Na década de 1970, Basil Bernstein defendeu a tese de que crianças de origens diversas desenvolvem códigos diferentes, ou tipos de fala, na fase inicial da vida, as quais afetam suas experiências posteriores na escola. Seu interesse não está nas diferenças de vocabulário ou de habilidades verbais, como normalmente se sugere, mas nas diferenças sistemáticas no emprego da linguagem, especialmente no contraste entre as crianças mais pobres e as mais ricas.

O modo de falar das crianças pertencentes à classe trabalhadora, afirma Bernstein, representa um código restrito - uma forma de utilizar a linguagem que contém muitas suposições não-declaradas que os falantes esperam que os outros reconheçam. Um código restrito é uma espécie de discurso vinculado ao seu próprio cenário cultural.

Muitos indivíduos da classe trabalhadora vivem em uma cultura muito voltada à família ou ao bairro, na qual se parte do pressuposto de que todos conhecem os valores e as normas sem expressá-los através da linguagem. Os pais tendem a socializar seus filhos empregando diretamente recompensas ou repreensões para corrigir seu comportamento.

Em um código restrito, a linguagem adapta melhor à comunicação de experiências práticas do que à discussão de idéias, processos ou relações mais abstratas. Assim, o discurso do código restrito é típico de crianças que crescem em famílias de classe baixa e dos grupos sociais com os quais elas convivem. O discurso é orientado para as normas do grupo, sem que ninguém consiga explicar facilmente o motivo de estar seguindo os padrões de comportamento que segue.
----------------------------------------
DETALHES DA TAREFA
Troque "classe trabalhadora" por "classe operária" na parte do texto sobre os códigos de fala que começa em "O modo de falar" e termina em "corrigir seu comportamento.", e reproduza essa parte já com a troca.
----------------------------------------
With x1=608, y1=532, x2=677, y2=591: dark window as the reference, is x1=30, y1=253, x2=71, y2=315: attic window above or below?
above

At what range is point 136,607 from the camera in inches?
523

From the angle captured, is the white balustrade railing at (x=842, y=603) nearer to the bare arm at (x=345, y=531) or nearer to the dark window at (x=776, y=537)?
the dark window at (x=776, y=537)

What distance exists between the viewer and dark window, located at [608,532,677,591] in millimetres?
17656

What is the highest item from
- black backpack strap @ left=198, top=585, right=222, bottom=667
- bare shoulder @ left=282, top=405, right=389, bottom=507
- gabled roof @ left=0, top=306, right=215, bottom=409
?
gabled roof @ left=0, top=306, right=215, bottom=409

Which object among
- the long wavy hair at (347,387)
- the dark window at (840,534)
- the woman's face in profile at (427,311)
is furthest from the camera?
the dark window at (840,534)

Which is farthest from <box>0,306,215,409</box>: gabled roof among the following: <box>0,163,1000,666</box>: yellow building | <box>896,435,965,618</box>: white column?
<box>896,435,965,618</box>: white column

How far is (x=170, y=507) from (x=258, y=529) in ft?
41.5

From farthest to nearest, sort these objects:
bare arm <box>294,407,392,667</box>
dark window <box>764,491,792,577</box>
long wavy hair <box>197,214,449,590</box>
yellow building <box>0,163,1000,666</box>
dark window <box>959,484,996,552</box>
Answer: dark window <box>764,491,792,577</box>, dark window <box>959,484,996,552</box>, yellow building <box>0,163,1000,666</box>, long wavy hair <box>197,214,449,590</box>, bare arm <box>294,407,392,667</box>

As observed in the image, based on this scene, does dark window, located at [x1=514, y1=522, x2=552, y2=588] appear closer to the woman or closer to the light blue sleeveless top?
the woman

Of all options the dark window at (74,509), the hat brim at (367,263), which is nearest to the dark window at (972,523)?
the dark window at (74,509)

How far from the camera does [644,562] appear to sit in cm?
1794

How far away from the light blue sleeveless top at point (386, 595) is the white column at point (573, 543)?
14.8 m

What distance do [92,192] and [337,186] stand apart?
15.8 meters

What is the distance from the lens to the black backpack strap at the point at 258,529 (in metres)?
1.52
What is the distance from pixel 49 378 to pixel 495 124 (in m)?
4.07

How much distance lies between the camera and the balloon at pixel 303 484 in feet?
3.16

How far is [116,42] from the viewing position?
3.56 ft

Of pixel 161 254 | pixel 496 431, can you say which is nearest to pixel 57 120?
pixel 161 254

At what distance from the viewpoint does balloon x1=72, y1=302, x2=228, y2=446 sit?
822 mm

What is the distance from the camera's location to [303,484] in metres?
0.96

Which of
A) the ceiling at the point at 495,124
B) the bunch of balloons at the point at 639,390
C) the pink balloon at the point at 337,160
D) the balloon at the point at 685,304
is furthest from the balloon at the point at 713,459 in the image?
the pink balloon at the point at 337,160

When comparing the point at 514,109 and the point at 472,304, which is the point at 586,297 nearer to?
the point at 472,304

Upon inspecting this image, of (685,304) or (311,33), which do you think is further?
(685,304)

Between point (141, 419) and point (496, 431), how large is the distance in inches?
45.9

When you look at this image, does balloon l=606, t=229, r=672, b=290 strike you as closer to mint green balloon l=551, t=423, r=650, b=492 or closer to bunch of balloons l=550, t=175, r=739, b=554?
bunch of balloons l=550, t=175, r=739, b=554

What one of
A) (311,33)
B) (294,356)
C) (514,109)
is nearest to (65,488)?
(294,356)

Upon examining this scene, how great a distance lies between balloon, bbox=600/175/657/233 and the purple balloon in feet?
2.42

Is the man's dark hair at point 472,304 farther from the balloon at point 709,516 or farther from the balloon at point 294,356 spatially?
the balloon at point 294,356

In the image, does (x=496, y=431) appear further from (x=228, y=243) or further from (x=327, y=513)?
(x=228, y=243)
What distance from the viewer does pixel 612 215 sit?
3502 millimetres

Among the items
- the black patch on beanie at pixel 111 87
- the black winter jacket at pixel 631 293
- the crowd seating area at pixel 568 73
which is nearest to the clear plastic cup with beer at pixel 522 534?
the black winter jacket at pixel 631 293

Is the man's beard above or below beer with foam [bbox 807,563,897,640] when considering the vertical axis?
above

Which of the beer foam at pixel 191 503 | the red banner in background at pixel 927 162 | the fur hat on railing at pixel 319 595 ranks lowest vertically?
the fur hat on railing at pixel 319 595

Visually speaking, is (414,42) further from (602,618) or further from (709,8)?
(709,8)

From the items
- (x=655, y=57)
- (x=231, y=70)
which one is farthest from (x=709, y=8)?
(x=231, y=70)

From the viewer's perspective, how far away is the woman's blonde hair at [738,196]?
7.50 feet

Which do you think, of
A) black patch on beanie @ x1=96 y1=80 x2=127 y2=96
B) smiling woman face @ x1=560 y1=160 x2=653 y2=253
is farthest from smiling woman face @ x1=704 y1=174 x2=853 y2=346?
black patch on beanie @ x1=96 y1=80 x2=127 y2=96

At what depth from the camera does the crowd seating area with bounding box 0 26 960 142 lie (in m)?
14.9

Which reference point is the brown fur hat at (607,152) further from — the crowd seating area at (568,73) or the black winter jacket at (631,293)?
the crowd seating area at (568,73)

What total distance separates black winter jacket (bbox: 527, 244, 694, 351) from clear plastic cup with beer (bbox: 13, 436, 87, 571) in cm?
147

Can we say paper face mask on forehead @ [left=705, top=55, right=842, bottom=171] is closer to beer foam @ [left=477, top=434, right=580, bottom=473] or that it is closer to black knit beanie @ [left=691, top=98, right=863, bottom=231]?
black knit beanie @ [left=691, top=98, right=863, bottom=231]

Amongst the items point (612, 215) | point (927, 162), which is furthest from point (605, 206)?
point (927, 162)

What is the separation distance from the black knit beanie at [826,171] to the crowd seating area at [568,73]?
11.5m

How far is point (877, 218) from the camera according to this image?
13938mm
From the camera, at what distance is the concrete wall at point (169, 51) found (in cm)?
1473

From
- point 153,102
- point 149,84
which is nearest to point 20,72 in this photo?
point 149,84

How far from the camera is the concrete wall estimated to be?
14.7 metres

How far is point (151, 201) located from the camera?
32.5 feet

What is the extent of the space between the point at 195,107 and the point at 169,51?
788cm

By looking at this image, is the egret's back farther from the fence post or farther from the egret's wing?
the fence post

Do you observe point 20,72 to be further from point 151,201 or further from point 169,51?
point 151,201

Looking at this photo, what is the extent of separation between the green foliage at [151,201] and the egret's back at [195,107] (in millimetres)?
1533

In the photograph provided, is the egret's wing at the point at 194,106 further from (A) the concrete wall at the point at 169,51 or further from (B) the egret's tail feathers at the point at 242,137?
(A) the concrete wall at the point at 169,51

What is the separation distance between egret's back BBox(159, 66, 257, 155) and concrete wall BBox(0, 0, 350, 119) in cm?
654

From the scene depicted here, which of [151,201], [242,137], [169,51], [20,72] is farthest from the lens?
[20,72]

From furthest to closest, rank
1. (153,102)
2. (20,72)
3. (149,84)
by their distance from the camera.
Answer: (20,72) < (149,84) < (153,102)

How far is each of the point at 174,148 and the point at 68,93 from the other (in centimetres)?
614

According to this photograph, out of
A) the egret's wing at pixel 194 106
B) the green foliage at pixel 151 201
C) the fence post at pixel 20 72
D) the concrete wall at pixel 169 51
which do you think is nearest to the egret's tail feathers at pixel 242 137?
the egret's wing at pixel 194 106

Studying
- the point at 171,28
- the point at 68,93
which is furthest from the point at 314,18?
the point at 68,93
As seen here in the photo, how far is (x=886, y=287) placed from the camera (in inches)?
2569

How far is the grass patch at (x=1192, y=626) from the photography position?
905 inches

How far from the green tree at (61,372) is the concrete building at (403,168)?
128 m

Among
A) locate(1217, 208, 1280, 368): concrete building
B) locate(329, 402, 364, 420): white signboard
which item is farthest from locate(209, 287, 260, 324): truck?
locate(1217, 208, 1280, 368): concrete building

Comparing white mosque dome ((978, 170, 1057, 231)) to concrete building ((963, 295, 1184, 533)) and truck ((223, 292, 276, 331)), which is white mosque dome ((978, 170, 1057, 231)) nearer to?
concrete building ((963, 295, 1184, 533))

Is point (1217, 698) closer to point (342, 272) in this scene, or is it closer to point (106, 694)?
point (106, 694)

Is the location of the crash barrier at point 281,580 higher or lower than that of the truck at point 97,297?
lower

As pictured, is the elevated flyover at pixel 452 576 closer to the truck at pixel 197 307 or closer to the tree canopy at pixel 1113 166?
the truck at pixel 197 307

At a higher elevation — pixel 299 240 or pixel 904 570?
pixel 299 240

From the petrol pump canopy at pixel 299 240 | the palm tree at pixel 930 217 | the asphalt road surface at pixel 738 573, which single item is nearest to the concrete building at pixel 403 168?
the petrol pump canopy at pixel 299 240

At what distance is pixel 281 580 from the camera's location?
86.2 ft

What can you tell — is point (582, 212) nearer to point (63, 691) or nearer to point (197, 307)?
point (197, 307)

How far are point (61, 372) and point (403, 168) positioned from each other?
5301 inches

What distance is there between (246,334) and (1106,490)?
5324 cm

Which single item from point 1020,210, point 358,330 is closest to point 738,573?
----------------------------------------
RESPOSTA COMPLETA
O modo de falar das crianças pertencentes à classe operária, afirma Bernstein, representa um código restrito - uma forma de utilizar a linguagem que contém muitas suposições não-declaradas que os falantes esperam que os outros reconheçam. Um código restrito é uma espécie de discurso vinculado ao seu próprio cenário cultural.

Muitos indivíduos da classe operária vivem em uma cultura muito voltada à família ou ao bairro, na qual se parte do pressuposto de que todos conhecem os valores e as normas sem expressá-los através da linguagem. Os pais tendem a socializar seus filhos empregando diretamente recompensas ou repreensões para corrigir seu comportamento.